By: Maria Madalena das Neves
PDF version: EFTA Surveillance Authority Rejects Complaint Against Norway Related to Snow Crab Fisheries
On 30 September 2016, a group of enterprises of EU Member States engaged in snow crab fisheries in the Barents Sea, submitted a complaint against Norway to the EFTA Surveillance Authority (ESA) (see complaint here). The complainants, whose identification has been not been made public (but likely including at least one Lithuanian enterprise), argued that Norway’s Regulation on Prohibition of Snow Crab Catching of 19 December 2014 and Act on the Right to Participate in Fishing and Catching of 26 March 1999 conferred an unjustified privileged access to vessels owned by Norwegian citizens and to Russian vessels to catch snow crab in the maritime zones of Norway (particularly in the Svalbard Fisheries Protection Zone and on the Norwegian Continental Shelf), and that said legislation was, consequently, inconsistent with Articles 4, 31(1), 34, 36(1), 124 of the European Economic Area (EEA) Agreement and with Article 5 of Protocol 9 of the EEA Agreement.

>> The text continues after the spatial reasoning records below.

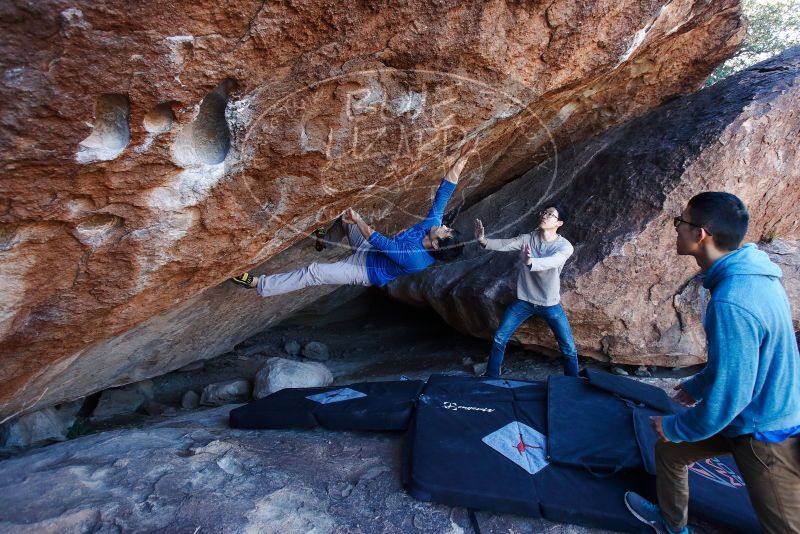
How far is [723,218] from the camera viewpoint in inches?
73.4

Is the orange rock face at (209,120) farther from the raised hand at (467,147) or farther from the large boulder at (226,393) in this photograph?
the large boulder at (226,393)

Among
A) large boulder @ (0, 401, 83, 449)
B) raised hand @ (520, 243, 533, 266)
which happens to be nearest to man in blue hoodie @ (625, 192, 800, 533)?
raised hand @ (520, 243, 533, 266)

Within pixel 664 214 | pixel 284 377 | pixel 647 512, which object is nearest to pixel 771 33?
pixel 664 214

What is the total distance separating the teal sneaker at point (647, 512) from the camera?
2387 mm

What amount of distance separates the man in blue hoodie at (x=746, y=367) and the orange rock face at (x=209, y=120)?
1547 millimetres

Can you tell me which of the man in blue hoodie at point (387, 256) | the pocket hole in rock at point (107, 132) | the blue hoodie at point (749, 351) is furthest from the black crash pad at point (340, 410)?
the pocket hole in rock at point (107, 132)

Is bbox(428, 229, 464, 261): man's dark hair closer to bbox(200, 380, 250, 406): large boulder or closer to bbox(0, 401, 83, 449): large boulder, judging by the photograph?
bbox(200, 380, 250, 406): large boulder

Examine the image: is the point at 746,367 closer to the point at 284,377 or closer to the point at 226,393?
the point at 284,377

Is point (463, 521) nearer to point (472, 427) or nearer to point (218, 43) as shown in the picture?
point (472, 427)

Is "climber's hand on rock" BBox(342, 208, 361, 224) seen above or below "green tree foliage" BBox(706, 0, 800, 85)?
below

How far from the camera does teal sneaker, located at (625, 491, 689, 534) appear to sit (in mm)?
2387

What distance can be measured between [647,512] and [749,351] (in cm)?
119

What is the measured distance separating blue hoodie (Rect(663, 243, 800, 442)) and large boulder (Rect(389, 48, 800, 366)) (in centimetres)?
258

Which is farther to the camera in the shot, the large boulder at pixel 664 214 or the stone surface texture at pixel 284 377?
the stone surface texture at pixel 284 377
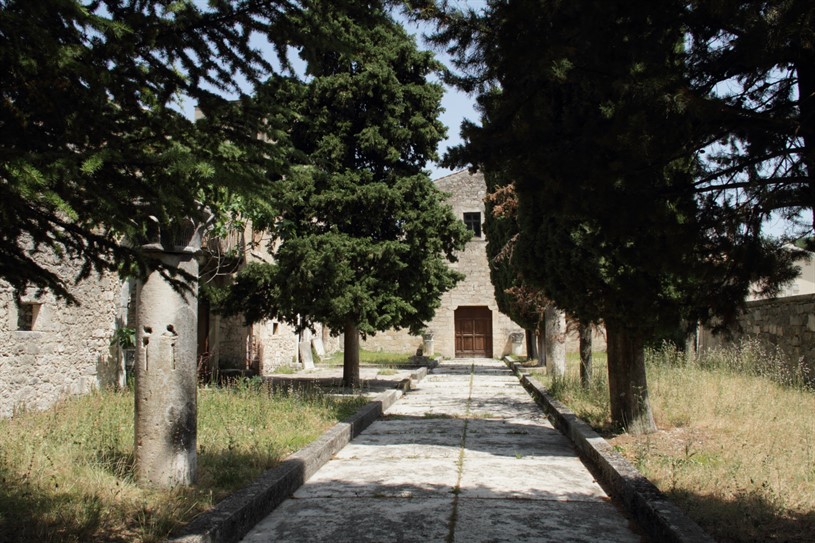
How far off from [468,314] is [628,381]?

More specifically, the complainants argued that Norway’s secondary legislation regulating the catch of snow crab, which prevents nationals from other EEA Member States from establishing a company in Norway in order to be able to engage in fisheries or catching of crab, was inconsistent with the right of establishment, the freedom to provide services, the principle of non-discrimination, and the principle of proportionality prescribed by the EEA Agreement.